My husband, catching me scrolling slack-jawed through Instagram, will piously repeat the slogan of the Duolingo app: ‘Fifteen minutes a day can teach you a language. What can 15 minutes of Instagram do?’ So, he’s learning Polish and French, but can he tell his acroterion from his anthemion? If my tech skills weren’t stuck somewhere around Ancient Greece, I might design an app, let’s call it Archolingo, to identify and teach all the bits of a building. I don’t suppose it would make me as much money, as say, Bumble. But what price public service?
You used at least to be able to count on churches to pick up the National Trust slack. But since Covid, many have removed their damp but informative pamphlets. While I can well believe you can catch a virus from an unmasked yobbo on the Tube, exactly how many recorded cases have there been of day-trippers coming down with so much as a cold from a pile of church guides by the font?
On the one hot weekend in July, my mum and I found ourselves near St Nicholas, Old Marston, just outside Oxford.

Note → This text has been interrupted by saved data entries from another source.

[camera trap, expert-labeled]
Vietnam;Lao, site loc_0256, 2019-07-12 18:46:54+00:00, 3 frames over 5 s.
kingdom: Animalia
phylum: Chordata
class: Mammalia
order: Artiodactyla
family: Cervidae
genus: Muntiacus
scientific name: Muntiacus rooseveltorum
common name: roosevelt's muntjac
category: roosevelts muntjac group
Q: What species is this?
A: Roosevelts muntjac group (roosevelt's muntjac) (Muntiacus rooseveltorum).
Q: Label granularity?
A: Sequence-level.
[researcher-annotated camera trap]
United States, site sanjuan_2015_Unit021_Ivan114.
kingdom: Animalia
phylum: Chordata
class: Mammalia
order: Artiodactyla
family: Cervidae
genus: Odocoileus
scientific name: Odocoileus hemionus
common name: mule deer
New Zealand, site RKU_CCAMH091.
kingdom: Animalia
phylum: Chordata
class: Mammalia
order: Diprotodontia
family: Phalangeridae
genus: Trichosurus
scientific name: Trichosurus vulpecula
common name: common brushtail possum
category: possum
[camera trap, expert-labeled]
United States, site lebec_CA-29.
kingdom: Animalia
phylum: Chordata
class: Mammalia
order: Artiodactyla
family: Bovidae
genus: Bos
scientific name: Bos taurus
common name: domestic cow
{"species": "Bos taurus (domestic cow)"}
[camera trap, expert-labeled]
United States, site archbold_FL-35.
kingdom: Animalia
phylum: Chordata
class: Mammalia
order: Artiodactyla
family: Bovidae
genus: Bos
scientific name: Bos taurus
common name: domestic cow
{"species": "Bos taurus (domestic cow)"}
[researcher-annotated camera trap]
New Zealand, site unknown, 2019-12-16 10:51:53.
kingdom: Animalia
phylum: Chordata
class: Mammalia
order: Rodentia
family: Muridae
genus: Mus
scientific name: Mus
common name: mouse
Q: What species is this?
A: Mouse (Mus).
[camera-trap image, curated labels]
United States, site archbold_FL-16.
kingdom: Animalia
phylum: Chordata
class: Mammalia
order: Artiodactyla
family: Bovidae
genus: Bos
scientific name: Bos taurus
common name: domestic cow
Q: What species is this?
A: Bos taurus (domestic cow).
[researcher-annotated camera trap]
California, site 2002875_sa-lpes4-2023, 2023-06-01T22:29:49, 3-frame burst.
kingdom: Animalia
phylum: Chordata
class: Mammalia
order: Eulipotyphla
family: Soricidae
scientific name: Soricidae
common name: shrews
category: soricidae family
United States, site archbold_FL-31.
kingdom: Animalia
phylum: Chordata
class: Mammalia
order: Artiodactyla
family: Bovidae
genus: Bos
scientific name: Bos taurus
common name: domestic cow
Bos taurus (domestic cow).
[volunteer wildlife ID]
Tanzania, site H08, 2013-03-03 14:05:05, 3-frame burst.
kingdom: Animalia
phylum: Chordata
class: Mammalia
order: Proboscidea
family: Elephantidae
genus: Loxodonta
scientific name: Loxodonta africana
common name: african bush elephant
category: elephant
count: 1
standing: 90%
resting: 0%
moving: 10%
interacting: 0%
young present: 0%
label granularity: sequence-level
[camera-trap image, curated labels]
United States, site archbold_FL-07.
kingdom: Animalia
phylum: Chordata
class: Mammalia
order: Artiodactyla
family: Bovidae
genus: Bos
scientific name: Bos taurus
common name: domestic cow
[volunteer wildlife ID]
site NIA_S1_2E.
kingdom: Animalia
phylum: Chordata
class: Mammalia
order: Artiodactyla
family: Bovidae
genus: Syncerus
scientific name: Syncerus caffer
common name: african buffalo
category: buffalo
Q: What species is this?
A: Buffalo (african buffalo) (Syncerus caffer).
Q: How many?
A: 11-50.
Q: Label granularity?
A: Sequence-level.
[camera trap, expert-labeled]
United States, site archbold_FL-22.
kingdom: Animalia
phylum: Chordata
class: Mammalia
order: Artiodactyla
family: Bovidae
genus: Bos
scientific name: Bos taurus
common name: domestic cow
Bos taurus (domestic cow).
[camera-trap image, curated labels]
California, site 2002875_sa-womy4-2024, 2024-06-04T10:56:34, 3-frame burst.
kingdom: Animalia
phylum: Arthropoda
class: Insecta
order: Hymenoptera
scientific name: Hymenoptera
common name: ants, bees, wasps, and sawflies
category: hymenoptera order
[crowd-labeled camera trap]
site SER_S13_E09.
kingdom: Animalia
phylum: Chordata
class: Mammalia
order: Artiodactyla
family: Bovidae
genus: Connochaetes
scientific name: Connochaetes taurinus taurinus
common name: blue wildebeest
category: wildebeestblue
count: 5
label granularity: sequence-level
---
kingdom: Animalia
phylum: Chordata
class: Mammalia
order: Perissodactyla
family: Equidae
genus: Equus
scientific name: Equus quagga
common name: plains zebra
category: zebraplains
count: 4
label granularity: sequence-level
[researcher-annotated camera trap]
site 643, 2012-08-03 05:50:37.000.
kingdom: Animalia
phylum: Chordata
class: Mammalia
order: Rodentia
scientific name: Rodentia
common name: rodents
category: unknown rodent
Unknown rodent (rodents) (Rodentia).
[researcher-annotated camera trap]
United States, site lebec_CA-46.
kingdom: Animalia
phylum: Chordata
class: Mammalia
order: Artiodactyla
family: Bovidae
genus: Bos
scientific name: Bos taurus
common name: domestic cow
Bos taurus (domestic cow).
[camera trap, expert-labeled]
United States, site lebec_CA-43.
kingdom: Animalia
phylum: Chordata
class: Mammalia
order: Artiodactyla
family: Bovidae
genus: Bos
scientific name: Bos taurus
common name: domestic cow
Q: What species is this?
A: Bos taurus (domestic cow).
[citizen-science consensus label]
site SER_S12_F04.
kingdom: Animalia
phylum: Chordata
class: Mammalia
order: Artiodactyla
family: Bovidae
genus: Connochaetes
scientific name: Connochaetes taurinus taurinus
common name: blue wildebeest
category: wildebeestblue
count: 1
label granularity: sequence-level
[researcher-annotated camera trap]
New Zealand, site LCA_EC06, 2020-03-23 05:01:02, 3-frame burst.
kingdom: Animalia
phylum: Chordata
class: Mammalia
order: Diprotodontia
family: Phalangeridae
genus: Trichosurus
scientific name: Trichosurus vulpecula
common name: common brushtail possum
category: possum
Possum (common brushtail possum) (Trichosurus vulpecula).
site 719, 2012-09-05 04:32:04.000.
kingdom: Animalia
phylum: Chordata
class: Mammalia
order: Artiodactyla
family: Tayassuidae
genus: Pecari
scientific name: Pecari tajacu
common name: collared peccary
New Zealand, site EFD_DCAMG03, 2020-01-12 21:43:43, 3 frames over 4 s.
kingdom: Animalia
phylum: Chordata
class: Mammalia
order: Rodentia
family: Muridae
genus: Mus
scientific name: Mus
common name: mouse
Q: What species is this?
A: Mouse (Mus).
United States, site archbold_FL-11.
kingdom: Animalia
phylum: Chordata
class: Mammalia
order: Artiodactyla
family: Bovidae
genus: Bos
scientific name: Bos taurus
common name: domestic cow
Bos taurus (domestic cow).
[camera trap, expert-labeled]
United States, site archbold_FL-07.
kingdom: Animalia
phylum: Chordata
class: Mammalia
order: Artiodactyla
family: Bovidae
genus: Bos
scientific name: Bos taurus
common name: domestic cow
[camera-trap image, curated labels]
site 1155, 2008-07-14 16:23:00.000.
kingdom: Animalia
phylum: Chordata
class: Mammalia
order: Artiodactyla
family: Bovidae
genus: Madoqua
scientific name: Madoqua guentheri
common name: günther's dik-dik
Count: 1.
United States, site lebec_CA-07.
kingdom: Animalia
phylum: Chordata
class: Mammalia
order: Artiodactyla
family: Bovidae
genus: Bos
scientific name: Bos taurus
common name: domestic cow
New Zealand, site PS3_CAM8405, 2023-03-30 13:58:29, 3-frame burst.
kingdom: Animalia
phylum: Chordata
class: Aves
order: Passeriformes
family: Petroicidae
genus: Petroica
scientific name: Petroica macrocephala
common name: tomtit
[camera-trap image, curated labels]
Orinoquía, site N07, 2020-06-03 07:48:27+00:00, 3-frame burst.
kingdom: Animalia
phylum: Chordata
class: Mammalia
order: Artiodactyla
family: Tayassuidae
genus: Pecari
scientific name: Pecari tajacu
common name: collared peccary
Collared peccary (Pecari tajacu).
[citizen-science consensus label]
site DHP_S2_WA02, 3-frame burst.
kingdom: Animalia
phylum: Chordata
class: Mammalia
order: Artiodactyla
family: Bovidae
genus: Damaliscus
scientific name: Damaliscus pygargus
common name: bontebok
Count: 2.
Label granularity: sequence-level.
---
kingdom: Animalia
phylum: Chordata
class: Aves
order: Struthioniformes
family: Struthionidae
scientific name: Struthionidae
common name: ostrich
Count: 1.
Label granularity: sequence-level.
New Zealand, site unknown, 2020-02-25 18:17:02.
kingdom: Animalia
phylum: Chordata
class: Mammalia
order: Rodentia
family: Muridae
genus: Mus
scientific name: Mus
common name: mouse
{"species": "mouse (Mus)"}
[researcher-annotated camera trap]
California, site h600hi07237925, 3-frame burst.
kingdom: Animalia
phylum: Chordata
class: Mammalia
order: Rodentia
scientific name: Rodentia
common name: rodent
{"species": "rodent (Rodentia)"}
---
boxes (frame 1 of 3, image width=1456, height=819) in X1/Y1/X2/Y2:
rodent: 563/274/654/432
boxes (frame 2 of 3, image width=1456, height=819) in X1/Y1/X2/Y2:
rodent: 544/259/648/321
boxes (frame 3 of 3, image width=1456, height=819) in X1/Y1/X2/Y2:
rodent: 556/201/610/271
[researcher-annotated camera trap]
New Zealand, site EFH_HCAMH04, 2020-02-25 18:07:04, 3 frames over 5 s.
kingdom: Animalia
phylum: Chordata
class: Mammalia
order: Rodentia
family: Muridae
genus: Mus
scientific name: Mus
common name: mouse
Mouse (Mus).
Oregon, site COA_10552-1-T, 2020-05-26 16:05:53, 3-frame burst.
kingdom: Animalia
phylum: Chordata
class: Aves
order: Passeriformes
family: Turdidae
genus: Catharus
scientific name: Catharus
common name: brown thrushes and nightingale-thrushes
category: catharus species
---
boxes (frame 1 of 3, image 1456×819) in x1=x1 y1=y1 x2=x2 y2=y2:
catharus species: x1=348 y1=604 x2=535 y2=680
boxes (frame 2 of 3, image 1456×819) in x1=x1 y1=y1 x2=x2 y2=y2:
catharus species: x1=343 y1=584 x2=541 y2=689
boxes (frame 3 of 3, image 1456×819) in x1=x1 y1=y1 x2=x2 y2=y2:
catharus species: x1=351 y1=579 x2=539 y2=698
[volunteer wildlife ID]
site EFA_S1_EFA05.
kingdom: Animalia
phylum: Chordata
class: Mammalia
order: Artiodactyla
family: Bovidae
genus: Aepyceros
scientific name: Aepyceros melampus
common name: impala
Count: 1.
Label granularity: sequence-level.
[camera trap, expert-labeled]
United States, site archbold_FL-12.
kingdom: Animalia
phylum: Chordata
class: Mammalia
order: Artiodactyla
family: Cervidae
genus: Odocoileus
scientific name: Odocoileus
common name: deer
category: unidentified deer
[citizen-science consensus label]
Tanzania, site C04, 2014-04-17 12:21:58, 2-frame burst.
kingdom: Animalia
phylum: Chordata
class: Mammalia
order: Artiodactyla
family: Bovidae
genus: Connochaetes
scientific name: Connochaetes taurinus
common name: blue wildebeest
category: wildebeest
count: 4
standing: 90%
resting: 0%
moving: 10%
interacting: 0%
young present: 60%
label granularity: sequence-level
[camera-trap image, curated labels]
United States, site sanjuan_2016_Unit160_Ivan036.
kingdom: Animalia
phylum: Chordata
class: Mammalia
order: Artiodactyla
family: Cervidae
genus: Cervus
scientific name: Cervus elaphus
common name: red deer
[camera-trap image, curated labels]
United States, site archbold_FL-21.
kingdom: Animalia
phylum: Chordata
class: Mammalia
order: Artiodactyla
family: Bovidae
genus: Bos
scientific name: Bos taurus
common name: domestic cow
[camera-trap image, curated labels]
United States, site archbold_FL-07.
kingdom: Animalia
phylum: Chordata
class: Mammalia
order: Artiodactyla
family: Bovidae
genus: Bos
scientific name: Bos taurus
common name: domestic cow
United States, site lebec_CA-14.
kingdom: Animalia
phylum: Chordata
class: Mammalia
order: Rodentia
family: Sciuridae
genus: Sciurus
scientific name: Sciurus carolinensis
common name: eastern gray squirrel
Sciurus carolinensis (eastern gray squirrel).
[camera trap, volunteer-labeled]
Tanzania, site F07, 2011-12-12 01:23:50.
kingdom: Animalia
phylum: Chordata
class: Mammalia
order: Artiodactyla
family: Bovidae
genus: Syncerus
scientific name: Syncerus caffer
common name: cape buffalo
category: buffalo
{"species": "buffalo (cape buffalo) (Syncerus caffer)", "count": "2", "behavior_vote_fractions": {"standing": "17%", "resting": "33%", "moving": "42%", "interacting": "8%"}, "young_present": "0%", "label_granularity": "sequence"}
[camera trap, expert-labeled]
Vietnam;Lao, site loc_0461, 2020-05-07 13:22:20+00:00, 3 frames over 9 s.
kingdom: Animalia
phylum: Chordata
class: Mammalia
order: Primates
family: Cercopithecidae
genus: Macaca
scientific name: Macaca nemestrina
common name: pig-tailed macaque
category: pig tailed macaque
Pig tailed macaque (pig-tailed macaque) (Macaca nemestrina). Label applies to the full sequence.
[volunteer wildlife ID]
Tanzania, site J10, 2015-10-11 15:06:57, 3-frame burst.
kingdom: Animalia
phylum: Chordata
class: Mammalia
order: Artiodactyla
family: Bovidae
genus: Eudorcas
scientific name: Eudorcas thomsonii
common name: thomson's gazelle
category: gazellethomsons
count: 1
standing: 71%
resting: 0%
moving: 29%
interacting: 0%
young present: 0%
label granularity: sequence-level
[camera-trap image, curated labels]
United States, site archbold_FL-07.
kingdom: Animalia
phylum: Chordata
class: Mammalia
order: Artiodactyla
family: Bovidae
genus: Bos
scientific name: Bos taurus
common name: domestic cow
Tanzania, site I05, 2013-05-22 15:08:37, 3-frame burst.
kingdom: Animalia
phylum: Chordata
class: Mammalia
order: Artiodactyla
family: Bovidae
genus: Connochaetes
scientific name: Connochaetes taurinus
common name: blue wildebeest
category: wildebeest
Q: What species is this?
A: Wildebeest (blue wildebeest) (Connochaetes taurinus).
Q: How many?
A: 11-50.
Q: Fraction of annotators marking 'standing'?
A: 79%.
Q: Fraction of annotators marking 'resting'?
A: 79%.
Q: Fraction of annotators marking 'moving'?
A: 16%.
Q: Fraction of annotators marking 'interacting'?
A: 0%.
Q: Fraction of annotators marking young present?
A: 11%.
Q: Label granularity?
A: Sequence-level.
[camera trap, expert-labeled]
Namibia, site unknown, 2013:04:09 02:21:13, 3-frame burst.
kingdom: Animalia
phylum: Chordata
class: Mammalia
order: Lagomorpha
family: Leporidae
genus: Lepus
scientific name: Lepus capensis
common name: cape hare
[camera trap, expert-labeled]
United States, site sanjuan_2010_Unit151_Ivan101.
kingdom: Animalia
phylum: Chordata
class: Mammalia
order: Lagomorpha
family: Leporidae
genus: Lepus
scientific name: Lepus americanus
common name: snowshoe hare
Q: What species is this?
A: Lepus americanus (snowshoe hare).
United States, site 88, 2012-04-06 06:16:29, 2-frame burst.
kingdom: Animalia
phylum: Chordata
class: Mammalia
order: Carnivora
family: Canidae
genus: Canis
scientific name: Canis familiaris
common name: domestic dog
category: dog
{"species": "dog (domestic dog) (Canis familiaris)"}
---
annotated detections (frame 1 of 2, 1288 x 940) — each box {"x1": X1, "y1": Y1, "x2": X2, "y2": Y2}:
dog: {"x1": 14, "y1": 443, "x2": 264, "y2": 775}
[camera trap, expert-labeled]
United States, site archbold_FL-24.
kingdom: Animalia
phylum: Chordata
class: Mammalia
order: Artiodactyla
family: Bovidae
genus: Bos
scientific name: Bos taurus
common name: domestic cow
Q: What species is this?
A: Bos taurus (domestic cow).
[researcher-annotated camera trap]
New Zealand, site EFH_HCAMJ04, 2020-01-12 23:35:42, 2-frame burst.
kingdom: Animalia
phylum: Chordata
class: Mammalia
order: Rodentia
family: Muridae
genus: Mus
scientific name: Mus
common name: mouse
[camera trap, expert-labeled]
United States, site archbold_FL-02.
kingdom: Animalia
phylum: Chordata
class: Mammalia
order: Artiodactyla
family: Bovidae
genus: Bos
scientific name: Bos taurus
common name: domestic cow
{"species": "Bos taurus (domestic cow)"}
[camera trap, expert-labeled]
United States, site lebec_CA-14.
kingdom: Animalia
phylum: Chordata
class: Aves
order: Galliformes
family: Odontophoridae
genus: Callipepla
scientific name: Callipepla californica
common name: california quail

We rested in the cool of the nave. No shortage of Covid information posters, but otherwise silence in — and about — the pews. Three cheers for 3G which got me on to the website of Historic England and the poetry of cambered tie beams and moulded purlins, cinquefoil lights and carved square stops. Some churches, I should add in the interest of fairness, have doughtily gone on laying out their leaflets and they deserve every one of those offertory box 50ps.
It’s too easy to say schools should teach architectural history. The last time I looked schools were supposed to be teaching civics, ethics, diversity, personal and social responsibility, climate-change, fourth-wave feminism, post-racial theory, online safety, sexual consent and in one recent positive development, Latin. All in isolation and on Zoom. Just time left over for one of the three Rs, but probably not for architecture. Which leaves students of the nation’s heritage in the permanently wringing hands of the National Trust and the Church of England. God help them.
Incidentally, I looked the bull’s heads up later in Rice’s Primer. Bucrania, if you want to know.